● Records for the exercise
= Beginning of Section =

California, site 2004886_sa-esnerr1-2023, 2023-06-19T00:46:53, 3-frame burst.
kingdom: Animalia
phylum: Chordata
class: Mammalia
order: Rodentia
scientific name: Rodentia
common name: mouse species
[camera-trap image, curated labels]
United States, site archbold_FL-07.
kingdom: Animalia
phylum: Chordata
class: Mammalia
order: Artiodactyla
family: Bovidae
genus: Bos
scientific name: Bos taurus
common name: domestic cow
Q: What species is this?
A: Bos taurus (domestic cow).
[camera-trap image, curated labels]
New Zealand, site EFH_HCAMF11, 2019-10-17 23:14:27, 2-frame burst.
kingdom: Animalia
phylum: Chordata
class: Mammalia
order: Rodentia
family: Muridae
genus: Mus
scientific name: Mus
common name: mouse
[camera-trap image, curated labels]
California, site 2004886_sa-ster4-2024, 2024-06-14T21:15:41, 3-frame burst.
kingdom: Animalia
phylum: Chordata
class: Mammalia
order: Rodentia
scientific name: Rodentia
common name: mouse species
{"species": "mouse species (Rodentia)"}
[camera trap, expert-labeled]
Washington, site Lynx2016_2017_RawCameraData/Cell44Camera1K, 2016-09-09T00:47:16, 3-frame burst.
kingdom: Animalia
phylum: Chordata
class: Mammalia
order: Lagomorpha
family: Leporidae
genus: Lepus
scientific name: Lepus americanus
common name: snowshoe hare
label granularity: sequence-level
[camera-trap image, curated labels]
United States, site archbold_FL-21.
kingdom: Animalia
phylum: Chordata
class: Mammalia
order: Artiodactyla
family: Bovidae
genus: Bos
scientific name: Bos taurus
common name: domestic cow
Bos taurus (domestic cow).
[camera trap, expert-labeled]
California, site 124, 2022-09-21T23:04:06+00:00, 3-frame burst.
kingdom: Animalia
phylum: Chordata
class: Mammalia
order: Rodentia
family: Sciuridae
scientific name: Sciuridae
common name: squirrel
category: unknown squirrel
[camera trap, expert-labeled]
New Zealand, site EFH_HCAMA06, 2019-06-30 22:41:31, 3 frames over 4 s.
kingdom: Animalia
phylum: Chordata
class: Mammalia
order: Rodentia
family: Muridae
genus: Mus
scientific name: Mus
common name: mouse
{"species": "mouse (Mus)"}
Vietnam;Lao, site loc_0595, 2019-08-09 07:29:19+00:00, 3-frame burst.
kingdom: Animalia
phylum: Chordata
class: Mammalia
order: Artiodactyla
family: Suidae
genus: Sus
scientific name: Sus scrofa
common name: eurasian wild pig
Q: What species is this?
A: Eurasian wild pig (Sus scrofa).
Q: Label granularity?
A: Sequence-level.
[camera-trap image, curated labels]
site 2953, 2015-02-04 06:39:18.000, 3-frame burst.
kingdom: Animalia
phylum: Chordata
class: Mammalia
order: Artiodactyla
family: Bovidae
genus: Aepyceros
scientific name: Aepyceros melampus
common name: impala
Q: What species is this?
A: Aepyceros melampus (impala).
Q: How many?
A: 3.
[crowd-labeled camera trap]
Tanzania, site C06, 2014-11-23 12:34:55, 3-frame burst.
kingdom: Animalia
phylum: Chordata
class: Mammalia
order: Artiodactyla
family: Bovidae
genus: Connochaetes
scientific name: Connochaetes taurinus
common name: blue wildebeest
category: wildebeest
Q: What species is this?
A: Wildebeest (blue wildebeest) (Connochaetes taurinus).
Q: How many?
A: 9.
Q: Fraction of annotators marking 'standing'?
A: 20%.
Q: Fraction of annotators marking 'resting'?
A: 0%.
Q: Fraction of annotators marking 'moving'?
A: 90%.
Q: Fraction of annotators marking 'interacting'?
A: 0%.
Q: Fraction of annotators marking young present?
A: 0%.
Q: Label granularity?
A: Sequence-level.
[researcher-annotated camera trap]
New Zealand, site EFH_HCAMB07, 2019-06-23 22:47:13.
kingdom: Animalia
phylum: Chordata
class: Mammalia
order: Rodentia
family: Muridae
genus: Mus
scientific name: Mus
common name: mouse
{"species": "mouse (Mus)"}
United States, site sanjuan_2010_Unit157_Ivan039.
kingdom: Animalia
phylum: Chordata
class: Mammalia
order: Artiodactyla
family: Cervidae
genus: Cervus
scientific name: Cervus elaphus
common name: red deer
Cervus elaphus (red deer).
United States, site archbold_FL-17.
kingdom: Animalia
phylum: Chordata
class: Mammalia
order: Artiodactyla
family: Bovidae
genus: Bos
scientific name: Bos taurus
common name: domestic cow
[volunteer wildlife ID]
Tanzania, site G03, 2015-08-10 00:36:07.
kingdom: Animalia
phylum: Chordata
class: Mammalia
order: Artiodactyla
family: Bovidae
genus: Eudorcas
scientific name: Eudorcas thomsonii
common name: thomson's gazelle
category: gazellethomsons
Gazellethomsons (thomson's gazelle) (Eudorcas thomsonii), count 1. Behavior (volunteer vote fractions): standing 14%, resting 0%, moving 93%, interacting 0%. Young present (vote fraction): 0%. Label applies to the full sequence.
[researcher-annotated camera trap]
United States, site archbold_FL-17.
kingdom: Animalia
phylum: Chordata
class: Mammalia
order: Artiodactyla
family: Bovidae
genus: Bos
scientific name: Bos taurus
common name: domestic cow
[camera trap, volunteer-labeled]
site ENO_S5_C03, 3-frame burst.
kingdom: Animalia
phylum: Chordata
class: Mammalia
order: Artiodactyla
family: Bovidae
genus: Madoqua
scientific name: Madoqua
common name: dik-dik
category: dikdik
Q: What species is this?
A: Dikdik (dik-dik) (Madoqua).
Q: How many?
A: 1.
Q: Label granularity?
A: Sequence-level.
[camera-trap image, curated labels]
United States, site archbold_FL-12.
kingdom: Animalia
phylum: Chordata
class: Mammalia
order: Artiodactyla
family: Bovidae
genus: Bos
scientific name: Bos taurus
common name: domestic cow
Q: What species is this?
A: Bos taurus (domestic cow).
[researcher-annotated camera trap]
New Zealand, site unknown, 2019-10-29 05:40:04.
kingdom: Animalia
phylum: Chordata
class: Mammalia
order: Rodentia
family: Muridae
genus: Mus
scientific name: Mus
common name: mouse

= End of Section =

● Problem to solve
Extract each line holding the word "marking" from the records.

● Response box
Q: Fraction of annotators marking 'standing'?
Q: Fraction of annotators marking 'resting'?
Q: Fraction of annotators marking 'moving'?
Q: Fraction of annotators marking 'interacting'?
Q: Fraction of annotators marking young present?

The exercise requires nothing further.